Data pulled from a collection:

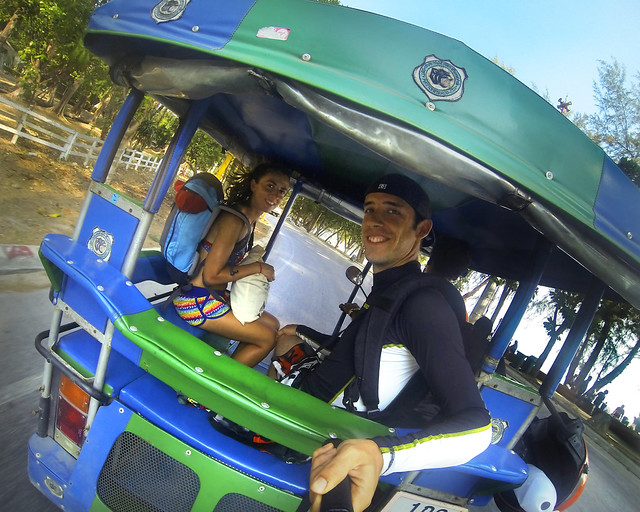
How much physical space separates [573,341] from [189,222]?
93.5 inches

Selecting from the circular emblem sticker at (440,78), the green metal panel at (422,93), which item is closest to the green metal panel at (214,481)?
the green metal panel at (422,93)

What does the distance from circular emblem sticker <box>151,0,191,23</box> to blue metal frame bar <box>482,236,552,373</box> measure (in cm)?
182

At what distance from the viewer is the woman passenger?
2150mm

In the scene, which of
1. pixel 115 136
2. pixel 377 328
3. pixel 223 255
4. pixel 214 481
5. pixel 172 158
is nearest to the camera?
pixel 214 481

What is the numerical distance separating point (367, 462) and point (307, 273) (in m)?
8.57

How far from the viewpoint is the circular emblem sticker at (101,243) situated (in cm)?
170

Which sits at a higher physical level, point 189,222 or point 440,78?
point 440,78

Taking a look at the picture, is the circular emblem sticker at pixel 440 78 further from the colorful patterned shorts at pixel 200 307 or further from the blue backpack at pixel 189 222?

*WRITTEN REQUEST*
Turn the whole listing into a numbered list with one item per line. Drop the blank lines and the picture line.

*THE ANSWER*
1. How much physical space separates [573,341] from [189,222]?
2. 93.5 inches
3. Selecting from the circular emblem sticker at (440,78), the green metal panel at (422,93), which item is closest to the green metal panel at (214,481)?
4. the green metal panel at (422,93)
5. What does the distance from circular emblem sticker <box>151,0,191,23</box> to blue metal frame bar <box>482,236,552,373</box> measure (in cm)?
6. 182
7. At what distance from the viewer is the woman passenger?
8. 2150mm
9. In the scene, which of
10. 1. pixel 115 136
11. 2. pixel 377 328
12. 3. pixel 223 255
13. 4. pixel 214 481
14. 5. pixel 172 158
15. is nearest to the camera?
16. pixel 214 481
17. What is the numerical distance separating point (367, 462) and point (307, 273) (in m)?
18. 8.57
19. How far from the viewpoint is the circular emblem sticker at (101,243) situated (in cm)?
20. 170
21. Which sits at a higher physical level, point 189,222 or point 440,78?
22. point 440,78
23. Taking a look at the picture, is the circular emblem sticker at pixel 440 78 further from the colorful patterned shorts at pixel 200 307 or further from the blue backpack at pixel 189 222?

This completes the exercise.